Data section →
● ● ●

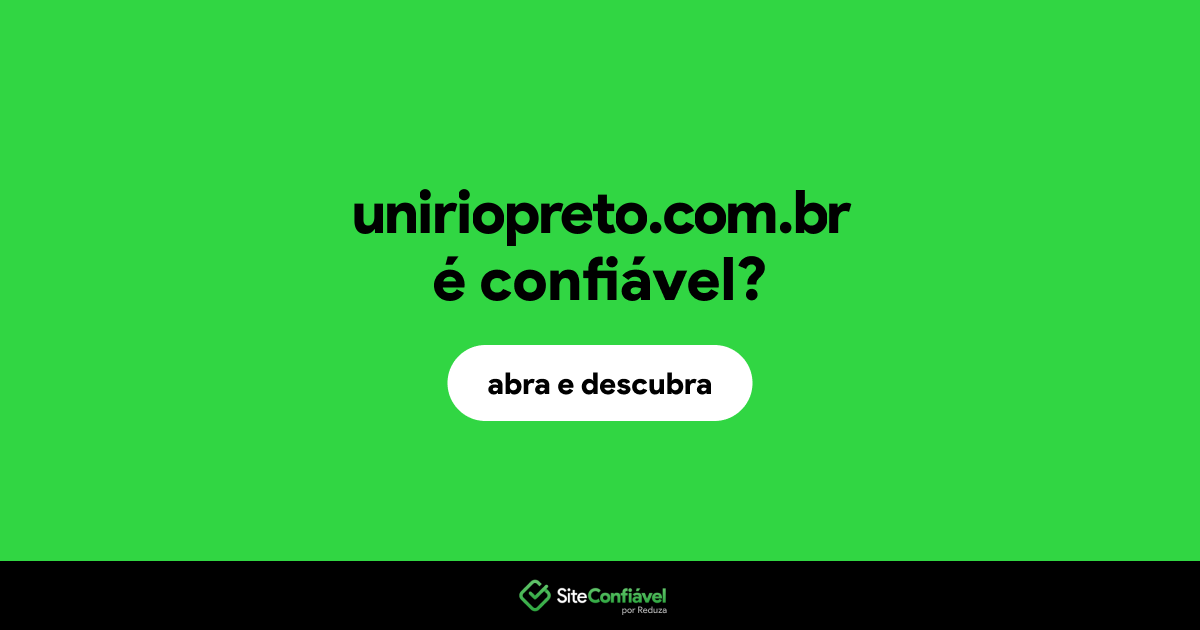 O site uniriopreto.com.br é confiável?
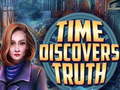 խաղ Time Discovers Truth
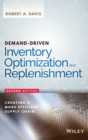Image for Demand-driven inventory optimization and replenishment  : creating a more efficient supply chain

● ● ●

Task to complete → Would you mind transcribing the material exactly, without the pictures?

Your solution →
 O site uniriopreto.com.br é confiável?
 խաղ Time Discovers Truth
Image for Demand-driven inventory optimization and replenishment  : creating a more efficient supply chain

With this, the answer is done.